This essay on NPR.org is interesting and worth a read, if you've got a moment. It's about the idea that you should accept the fact that you're never going to read, see, hear or experience everything of value. You're going to go to your grave having missed out on hundreds, thousands, of cultural experiences (books, movies, plays, albums, TV shows, etc., etc.) that others—including people whose opinions you trust—swear are awesome, life-changing, sublime, etc., etc. And that's fine.
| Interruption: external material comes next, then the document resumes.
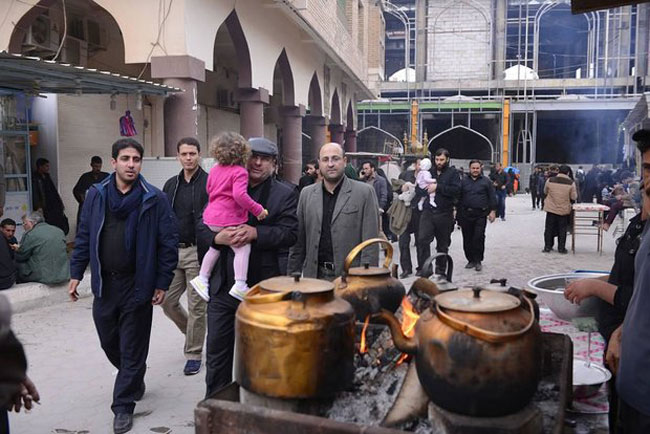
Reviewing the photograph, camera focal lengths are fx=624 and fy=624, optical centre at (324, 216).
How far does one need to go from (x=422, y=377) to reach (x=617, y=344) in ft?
3.88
I know I've made the conscious choice to skip whole swaths of things, mostly by rejecting the opinions of critics. I make almost no effort to keep up with hip-hop, I only encounter mainstream pop by watching videos on MTV or VH1, and while I visit Pitchfork every morning, I generally only read the one-sentence teasers for their reviews—I don't read more than one or two whole reviews per week, and I almost never actually listen to the albums in question, even when a friend of mine has written the review, so indie music is almost completely closed off to me. I don't read any fiction reviewed in the New York Times Book Review, unless it's in the Crime column or one of their rare science fiction roundups. I don't watch movies that win Oscars or festival prizes. I don't go to the theater, though I wouldn't mind checking out an opera at some point, not because I want to become knowledgeable about opera, but because the format itself seems like it would be interesting to experience, one time. Actually, two times; I'd like to see one European-style opera, and one Chinese opera.
What do you not bother with? What do you read, watch or listen to because you're afraid of missing out, or being left out of some perceived culture-wide conversation?